Secondly, in the first section of Article 1, the legislator has mentioned the motive for committing the crime as “with the motive of reforming the affairs of the country against the management and political institutions or internal or external policies of the country” and in paragraphs (a) and (b) of Article 2, has described the crime of insult. Apart from political crimes, even with the motive of reforming the affairs of the country, is it possible to commit acts of insult in ordinary crimes with a benevolent motive?

Thirdly; criticism in its Greek root means judgment and evaluation based on knowledge and insight. The question that arises is, what is the line between “criticism” of the government’s political performance and political crimes and criminal behaviors?

Not every opposition or protest is considered a criminal act in practical terms. Considering that every opposition or protest falls into three categories: personal, political, and fundamental, it seems that the legislator considers any fundamental protest as a crime against security, which in itself requires careful consideration.

Fourthly, the second clause of Article 1 states that “without intending to strike at the principle of the system, the act shall be considered a political crime.” This also divides political criminals into those within and outside the government.

It is necessary here to address both extra-systemic political crimes and intra-systemic political crimes. Extra-systemic political crimes are crimes in which the impact of the crime is considered. The perpetrator commits one of the general crimes with the intention of overthrowing the political system or striking at the main pillars of the governing political system. Therefore, in these crimes, government institutions are damaged. However, intra-systemic political crimes are crimes in which the perpetrator, without intending to strike at the principles and main framework of the governing political system, criticizes the performance of the rulers or seeks to gain or maintain political power, and in doing so, commits one of the general crimes. In this system, the perpetrator’s motivation in committing a crime against the government and its interests is taken into account. That is, if the criminal’s goal is to satisfy their selfish desires and political ambitions, it is not considered a political crime. However, if the goal is selfless and based on the consideration of public interests

The intention that is determined by the competence of the court and the judiciary in the case at hand, is that this very power of determination creates the grounds for the arbitrary actions of judges and the biased actions of security officials. For example, in the crime of disrupting public order with a political situation, due to the lack of a precise legal definition of the scope of public order, different inferences are made for and against it. It is possible for an action to be considered as disrupting public order by some, and the opposite by others.
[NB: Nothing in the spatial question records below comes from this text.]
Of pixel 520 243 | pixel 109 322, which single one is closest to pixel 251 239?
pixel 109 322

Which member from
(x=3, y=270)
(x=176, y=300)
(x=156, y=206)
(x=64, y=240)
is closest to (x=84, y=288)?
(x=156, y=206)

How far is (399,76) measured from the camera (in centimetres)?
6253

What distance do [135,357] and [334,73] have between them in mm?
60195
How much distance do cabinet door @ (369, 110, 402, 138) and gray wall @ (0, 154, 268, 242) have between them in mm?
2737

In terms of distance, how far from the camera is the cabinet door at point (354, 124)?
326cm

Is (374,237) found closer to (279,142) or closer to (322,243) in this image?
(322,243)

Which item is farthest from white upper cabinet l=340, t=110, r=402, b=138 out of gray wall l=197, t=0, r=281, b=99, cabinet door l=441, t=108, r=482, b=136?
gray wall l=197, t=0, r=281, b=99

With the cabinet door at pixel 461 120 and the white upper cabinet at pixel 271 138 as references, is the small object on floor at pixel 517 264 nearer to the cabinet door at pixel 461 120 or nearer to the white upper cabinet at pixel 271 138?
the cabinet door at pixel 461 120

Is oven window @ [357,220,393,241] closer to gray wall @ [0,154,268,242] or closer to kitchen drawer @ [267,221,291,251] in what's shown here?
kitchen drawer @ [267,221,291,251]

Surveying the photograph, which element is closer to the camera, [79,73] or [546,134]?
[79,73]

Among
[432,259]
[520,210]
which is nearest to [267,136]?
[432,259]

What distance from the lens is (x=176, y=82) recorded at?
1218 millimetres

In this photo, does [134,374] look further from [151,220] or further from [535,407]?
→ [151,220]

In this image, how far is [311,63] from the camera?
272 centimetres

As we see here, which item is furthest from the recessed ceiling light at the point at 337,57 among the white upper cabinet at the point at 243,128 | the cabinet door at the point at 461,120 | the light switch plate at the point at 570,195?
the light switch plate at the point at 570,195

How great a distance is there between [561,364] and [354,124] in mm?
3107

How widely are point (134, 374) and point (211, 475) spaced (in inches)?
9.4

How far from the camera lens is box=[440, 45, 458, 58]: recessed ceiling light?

According to the second clause of Article 1 of the aforementioned law, radical political discourses (belief in fundamental improvement) are considered outside the scope of the definition of political crimes and are classified as security crimes, which in turn allows for interference in politically charged cases by the police. For example, in the case of Azerbaijani national and civil activists, separatist tendencies, pan-Turkism, etc. have been continuously perpetuated and we have never witnessed such accusations against them in central areas of Iran (meaning, it is impossible for an Isfahani to be accused of separatism or pan-Persianism simply because of their insistence on Isfahani interests or the Isfahani dialect and language).

Sixthly; According to Article 2 of the same law, it does not consider insulting the leadership. This means that:

  • The position of leadership is not considered among political positions and the legislator has taken his position into much greater consideration.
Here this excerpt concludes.